Incidentally, a configuration in which an integrator lens is arranged on a light-exit side of the reflection mixing member 53 is adopted in many cases. The integrator lens is formed of a pair of fly's eye lenses and is designed such that each pair of convex lenses guides light from the light sources onto an entire surface of a liquid crystal display panel, so that partial luminance non-uniformity existing in the light emitted from the light sources is evened off and a difference between a light amount at a screen center and that at a screen perimeter is reduced.
However, in the configuration in which the integrator lens is arranged on the light-exit side of the reflection mixing member 53, as shown in FIG. 6, in a case that a ratio of a pitch Wp of a triangular prism formed of the first reflecting surface 53a and the second reflecting surface 53b in the reflection mixing member 53 to a lens pitch Wf of a light-incidence side fly's eye lens 55 of the integrator lens is 1 to 1, for example, light fluxes having the same pattern are incident on each lens portion 55a of the fly's eye lens 55, and the light fluxes having the same pattern are converged on a liquid crystal display panel 55. As a result, luminance non-uniformity is generated in the light incident on the liquid crystal display panel.
Furthermore, in the configuration in which the integrator lens is arranged on the light-exit side of the reflection mixing member 53, as shown in FIG. 8, as might be expected, light is guided from the reflection mixing member 53 both onto an upper area and a lower area of a light-incidence surface of the light-incidence side fly's eye lens 55 of the integrator lens in the same luminance non-uniformity pattern. Therefore, if the pattern of light flux guided to the liquid crystal display panel (LCD) by each pair of lenses on the upper area is the pattern in a frame described as “upper half” in FIG. 8, the pattern of light flux guided to the liquid crystal display panel (LCD) by each pair of lenses on the lower area is the same pattern (see “lower half” in FIG. 8). As a result of this, the above-described pattern is emphasized on the liquid crystal display panel (LCD), so that the luminance non-uniformity is generated in a projected image.

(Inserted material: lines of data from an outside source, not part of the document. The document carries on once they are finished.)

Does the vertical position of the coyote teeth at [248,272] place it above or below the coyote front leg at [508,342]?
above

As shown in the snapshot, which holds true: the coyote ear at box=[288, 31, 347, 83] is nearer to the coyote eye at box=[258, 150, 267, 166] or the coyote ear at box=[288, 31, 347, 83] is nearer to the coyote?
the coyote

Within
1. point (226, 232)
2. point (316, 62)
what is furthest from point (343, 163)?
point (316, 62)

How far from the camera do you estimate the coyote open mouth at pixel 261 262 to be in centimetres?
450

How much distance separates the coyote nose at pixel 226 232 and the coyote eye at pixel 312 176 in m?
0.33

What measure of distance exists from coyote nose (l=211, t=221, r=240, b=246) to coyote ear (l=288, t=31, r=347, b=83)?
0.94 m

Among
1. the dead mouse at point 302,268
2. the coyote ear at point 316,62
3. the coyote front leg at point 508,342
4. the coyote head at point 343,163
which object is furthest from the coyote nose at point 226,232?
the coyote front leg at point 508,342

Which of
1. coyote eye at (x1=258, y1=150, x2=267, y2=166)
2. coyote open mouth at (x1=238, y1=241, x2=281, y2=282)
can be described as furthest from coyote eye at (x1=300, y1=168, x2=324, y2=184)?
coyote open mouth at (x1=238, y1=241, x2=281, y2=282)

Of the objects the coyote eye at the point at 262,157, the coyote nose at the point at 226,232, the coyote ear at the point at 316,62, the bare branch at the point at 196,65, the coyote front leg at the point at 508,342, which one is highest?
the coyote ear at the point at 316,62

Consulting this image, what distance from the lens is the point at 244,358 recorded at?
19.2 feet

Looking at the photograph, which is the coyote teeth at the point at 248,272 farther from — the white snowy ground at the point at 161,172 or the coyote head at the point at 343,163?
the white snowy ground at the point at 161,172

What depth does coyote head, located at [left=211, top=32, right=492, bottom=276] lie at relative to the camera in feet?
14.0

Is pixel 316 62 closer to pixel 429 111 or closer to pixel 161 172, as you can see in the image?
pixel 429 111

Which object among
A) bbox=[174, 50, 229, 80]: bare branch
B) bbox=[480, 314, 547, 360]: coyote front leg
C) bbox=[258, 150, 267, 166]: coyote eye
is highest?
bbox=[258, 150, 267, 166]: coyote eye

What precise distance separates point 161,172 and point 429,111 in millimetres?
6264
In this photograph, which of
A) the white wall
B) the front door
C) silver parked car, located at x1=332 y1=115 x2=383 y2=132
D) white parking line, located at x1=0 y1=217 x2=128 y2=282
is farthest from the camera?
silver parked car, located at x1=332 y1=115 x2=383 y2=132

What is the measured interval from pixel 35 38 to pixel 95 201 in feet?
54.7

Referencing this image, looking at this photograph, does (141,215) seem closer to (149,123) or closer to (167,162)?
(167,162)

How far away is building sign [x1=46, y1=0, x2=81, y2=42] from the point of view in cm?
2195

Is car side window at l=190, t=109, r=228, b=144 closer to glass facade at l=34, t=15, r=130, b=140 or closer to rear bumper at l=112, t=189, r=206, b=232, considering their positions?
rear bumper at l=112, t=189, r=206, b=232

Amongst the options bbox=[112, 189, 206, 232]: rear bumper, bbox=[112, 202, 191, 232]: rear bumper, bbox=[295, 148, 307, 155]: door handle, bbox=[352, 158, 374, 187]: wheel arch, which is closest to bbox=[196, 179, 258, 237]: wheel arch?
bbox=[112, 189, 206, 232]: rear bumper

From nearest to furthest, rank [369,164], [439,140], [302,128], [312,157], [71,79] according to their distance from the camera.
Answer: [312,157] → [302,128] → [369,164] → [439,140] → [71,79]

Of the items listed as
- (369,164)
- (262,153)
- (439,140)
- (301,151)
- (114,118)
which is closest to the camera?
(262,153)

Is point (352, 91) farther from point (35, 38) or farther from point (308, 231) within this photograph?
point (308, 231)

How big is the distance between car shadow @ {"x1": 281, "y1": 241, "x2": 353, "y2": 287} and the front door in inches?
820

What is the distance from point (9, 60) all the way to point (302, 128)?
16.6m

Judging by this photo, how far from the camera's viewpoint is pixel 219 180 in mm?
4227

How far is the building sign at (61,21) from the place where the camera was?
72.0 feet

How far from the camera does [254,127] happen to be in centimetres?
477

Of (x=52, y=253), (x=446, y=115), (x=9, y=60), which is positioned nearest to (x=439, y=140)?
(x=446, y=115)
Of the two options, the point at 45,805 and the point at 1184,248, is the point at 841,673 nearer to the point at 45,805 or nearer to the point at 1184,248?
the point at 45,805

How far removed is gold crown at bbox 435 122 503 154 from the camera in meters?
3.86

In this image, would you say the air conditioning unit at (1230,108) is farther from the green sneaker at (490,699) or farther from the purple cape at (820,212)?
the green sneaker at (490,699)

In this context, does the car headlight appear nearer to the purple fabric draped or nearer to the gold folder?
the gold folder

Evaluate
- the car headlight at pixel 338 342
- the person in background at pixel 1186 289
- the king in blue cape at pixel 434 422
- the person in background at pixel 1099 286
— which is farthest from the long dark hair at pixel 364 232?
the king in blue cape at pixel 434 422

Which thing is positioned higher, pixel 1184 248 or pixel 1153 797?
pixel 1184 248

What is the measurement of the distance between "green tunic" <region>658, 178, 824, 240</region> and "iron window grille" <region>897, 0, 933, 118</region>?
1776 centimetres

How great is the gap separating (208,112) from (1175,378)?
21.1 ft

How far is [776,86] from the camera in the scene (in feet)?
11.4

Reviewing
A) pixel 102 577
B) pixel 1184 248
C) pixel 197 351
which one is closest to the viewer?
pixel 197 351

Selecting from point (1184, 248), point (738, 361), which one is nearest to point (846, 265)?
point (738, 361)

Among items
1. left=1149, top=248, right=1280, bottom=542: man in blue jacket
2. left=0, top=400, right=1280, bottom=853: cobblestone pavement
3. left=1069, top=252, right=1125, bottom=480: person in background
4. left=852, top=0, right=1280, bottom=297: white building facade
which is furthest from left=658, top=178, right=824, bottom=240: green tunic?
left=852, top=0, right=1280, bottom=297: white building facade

In a projector using three liquid crystal display panels, in particular, a configuration in which an optical path length of one color out of three primary colors is different is adopted for reducing in size of a color separating and mixing system and a relay optical system is used so that the optical path length of one color is optically coincident with that of the other two colors. Accordingly, light is incident on the liquid crystal display panel in a state that the only one color mentioned above is reversed to right to left and up to down with respect to the other two colors. As a result, a difference in luminance distribution between the one color and the other two colors is generated. This difference in luminance distribution of respective colors generates luminance non-uniformity and color non-uniformity in a projected image on a screen. For eyes of human being, it is easier to perceive color non-uniformity than luminance non-uniformity, so that this color non-uniformity greatly reduces a quality of a displayed image.